-------- RECORDS PROVIDED

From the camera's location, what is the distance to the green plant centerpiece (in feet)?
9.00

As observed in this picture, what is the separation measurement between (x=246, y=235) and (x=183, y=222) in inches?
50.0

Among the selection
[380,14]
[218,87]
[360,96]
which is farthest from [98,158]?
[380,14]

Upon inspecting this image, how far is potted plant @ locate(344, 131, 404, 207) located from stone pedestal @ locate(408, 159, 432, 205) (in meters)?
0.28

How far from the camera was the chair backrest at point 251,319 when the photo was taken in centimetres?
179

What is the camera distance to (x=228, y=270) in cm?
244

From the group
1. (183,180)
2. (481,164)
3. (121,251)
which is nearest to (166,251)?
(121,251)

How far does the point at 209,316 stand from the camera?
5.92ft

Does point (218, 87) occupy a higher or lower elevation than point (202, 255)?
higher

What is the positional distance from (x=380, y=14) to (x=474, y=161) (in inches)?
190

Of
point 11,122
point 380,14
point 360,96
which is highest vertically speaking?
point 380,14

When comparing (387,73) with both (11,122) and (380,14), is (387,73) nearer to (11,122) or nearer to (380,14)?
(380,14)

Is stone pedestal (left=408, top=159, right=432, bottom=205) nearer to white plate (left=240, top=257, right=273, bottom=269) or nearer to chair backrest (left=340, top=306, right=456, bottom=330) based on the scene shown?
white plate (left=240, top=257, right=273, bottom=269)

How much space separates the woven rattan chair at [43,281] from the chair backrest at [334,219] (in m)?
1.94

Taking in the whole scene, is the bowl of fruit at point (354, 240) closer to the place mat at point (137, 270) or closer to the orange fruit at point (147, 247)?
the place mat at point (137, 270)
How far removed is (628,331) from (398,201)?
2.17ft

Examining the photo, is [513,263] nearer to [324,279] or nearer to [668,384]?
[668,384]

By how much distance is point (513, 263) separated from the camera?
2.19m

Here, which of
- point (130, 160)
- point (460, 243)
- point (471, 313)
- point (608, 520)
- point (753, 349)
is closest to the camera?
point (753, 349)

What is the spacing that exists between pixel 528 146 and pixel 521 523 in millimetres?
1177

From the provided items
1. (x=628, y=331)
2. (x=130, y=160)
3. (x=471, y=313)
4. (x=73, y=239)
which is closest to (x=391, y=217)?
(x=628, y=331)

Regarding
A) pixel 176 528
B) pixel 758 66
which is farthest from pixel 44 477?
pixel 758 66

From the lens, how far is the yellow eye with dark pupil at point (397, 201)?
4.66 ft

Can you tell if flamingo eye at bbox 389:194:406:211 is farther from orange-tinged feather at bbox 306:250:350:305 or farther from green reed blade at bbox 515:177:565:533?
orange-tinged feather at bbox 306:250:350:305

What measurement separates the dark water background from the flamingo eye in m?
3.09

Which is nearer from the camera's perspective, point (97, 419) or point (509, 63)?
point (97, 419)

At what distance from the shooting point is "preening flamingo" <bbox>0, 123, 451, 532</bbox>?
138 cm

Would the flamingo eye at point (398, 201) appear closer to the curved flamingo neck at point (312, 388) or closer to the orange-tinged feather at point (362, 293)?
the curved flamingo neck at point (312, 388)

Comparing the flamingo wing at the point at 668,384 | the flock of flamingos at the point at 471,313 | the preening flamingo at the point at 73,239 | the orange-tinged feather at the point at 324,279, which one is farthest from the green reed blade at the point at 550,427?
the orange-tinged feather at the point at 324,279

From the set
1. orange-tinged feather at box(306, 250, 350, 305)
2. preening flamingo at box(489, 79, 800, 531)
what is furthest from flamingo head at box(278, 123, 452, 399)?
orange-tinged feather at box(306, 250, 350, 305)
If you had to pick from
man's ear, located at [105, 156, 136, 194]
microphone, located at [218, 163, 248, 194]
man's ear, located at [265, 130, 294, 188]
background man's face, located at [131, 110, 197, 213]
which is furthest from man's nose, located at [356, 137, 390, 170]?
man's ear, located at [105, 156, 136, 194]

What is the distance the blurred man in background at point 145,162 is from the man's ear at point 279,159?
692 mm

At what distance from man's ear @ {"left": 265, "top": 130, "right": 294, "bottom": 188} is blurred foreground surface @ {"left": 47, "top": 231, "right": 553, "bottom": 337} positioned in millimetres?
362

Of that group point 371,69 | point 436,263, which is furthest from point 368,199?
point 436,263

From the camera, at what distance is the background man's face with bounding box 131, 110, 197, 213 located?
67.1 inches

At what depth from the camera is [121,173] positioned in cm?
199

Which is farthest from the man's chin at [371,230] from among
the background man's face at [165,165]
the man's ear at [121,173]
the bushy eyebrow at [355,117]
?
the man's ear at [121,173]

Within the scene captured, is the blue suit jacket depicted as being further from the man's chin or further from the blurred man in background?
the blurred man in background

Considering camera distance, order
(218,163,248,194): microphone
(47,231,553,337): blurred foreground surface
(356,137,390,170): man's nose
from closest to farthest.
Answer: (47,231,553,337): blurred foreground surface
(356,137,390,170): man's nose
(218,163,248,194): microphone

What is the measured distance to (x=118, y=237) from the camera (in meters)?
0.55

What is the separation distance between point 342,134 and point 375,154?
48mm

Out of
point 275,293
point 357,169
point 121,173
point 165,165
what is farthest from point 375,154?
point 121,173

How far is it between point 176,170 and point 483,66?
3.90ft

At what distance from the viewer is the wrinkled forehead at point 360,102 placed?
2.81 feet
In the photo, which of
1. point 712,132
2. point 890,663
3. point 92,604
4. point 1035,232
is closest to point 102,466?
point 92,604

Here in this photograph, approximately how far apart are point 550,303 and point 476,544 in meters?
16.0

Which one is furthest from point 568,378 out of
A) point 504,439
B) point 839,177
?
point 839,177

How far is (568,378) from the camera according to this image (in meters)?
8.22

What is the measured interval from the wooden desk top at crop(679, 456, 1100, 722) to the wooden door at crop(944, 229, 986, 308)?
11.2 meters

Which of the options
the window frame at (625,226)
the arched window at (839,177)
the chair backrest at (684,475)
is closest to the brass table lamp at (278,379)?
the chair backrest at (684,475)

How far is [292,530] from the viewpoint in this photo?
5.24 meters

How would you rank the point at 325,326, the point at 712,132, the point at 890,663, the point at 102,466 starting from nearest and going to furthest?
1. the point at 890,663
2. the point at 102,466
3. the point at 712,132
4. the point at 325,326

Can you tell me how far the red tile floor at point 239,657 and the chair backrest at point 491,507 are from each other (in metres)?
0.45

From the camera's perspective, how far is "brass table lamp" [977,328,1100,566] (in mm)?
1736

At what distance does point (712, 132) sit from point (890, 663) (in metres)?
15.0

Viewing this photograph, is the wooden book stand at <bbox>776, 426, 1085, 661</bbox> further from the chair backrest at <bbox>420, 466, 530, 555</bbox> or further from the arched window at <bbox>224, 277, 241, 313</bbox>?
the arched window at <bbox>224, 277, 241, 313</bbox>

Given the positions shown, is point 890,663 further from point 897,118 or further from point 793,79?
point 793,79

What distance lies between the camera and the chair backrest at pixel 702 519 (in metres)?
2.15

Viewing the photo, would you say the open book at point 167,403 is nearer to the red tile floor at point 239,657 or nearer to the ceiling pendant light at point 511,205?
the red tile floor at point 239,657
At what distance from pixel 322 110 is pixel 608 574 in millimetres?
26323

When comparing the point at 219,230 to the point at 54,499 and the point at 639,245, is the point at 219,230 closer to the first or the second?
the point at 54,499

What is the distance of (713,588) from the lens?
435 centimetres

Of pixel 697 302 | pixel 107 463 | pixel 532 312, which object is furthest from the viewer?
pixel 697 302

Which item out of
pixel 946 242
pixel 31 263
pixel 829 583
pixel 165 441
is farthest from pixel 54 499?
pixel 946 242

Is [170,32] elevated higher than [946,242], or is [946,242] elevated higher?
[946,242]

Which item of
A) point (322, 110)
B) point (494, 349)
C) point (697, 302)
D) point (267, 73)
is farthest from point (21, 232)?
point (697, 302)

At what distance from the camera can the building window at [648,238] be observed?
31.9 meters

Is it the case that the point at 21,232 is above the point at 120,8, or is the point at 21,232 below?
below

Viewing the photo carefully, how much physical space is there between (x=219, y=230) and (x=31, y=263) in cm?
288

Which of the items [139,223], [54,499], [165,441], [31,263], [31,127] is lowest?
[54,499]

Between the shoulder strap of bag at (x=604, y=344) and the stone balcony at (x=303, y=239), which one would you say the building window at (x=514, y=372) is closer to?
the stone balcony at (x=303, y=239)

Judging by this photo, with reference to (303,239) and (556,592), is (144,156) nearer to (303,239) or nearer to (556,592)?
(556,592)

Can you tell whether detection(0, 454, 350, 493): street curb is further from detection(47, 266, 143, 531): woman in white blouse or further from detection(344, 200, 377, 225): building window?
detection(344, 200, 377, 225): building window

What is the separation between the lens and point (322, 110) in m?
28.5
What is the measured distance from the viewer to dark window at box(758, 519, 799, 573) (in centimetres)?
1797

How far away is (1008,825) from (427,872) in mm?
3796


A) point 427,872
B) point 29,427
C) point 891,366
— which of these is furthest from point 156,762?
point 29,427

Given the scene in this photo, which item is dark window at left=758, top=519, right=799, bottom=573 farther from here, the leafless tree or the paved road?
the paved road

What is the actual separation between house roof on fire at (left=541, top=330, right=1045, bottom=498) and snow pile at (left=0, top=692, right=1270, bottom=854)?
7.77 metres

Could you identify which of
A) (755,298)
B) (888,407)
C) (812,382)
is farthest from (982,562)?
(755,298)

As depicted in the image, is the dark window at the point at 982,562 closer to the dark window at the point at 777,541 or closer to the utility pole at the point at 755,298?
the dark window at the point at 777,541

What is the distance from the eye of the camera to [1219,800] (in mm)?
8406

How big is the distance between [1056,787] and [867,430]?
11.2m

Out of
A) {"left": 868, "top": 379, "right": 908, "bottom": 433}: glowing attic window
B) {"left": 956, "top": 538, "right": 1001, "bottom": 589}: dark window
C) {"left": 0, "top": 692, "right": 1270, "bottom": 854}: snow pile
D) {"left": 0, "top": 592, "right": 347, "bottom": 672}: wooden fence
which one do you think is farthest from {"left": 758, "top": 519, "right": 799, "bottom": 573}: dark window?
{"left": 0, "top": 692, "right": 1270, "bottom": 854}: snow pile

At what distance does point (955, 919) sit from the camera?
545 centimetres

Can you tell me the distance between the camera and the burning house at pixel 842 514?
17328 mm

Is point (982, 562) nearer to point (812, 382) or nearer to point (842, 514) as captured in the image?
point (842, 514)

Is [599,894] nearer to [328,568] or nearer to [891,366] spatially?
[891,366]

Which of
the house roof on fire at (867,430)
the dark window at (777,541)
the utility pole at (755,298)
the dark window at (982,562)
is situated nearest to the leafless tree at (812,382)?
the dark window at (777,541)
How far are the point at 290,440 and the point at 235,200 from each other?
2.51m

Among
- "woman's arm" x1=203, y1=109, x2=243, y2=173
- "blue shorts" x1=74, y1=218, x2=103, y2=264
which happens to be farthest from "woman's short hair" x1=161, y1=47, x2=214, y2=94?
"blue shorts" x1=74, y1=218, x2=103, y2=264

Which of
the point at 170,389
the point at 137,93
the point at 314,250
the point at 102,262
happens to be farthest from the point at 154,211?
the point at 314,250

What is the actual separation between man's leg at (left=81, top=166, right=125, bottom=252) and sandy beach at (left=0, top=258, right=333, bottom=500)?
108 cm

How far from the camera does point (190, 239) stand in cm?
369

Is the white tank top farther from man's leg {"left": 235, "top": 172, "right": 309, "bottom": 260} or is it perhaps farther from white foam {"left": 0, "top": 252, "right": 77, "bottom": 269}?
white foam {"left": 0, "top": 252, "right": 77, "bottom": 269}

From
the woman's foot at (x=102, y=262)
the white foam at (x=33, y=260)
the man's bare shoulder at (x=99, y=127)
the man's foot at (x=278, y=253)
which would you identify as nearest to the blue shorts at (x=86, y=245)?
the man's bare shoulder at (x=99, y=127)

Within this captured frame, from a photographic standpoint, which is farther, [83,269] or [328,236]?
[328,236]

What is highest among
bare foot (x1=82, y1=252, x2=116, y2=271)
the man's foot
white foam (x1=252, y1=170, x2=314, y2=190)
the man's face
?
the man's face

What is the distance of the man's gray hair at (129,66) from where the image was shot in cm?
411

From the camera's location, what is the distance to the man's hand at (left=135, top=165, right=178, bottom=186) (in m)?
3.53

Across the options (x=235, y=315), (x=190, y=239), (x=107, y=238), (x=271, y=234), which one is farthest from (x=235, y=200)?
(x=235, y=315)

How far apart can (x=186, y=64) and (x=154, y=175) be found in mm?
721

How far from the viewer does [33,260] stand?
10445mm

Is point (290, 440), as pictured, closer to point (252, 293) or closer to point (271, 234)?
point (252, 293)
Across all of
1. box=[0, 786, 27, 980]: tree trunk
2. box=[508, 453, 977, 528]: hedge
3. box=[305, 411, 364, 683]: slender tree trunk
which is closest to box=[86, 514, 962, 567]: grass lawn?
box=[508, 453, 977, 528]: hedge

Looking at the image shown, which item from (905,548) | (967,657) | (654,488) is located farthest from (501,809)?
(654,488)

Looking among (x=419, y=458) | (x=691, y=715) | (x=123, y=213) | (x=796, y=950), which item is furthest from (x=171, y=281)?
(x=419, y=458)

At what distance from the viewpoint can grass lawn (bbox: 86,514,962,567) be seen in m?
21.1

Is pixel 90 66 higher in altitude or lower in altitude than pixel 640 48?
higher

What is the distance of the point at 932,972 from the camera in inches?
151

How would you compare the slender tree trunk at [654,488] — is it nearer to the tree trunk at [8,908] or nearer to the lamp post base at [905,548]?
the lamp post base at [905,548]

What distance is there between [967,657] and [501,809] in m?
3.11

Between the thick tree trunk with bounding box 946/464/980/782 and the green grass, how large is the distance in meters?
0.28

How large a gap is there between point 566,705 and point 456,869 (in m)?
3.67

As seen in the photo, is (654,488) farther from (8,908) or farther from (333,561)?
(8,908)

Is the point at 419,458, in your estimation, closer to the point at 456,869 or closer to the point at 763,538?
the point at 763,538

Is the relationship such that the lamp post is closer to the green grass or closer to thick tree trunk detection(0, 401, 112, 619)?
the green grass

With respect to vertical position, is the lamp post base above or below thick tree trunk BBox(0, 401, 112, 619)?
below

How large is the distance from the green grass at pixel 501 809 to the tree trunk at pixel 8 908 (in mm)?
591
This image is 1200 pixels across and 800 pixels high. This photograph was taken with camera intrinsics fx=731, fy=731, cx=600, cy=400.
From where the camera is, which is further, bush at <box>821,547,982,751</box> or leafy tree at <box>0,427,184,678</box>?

----------------

PROBLEM STATEMENT =
Give back exactly the lines from the line holding "Is point (290, 440), as" through the last line of the listing, including both.

COMPLETED TASK =
Is point (290, 440), as pictured, closer to point (252, 293) or closer to point (271, 234)?
point (252, 293)
Across all of
1. box=[0, 786, 27, 980]: tree trunk
2. box=[508, 453, 977, 528]: hedge
3. box=[305, 411, 364, 683]: slender tree trunk
which is closest to box=[86, 514, 962, 567]: grass lawn?
box=[508, 453, 977, 528]: hedge

Looking at the image shown, which item from (905,548) | (967,657) | (654,488) is located farthest from (501,809)?
(654,488)

Looking among (x=419, y=458) | (x=691, y=715) | (x=123, y=213) | (x=796, y=950), which item is furthest from (x=171, y=281)?
(x=419, y=458)

At what distance from the viewpoint can grass lawn (bbox: 86,514,962,567) be seen in m?
21.1

Is pixel 90 66 higher in altitude or lower in altitude than pixel 640 48?
higher

What is the distance of the point at 932,972 from the camera in inches?
151

How would you compare the slender tree trunk at [654,488] — is it nearer to the tree trunk at [8,908] or nearer to the lamp post base at [905,548]?
the lamp post base at [905,548]

What distance is there between [967,657] and [501,809] in m?
3.11

Between the thick tree trunk with bounding box 946/464/980/782 and the green grass, how large is the distance in meters?
0.28

How large a gap is there between point 566,705 and point 456,869 (in m)?
3.67

As seen in the photo, is (654,488) farther from (8,908) or farther from (333,561)?
(8,908)

Is the point at 419,458, in your estimation, closer to the point at 456,869 or closer to the point at 763,538?
the point at 763,538

Is the relationship such that the lamp post is closer to the green grass or closer to thick tree trunk detection(0, 401, 112, 619)?
the green grass

With respect to vertical position, is the lamp post base above or below thick tree trunk BBox(0, 401, 112, 619)?
below

How large is the distance from the green grass at pixel 501 809 to the tree trunk at pixel 8 908 (in mm)?
591
This image is 1200 pixels across and 800 pixels high. This photograph was taken with camera intrinsics fx=731, fy=731, cx=600, cy=400.
From where the camera is, which is further, bush at <box>821,547,982,751</box> or leafy tree at <box>0,427,184,678</box>?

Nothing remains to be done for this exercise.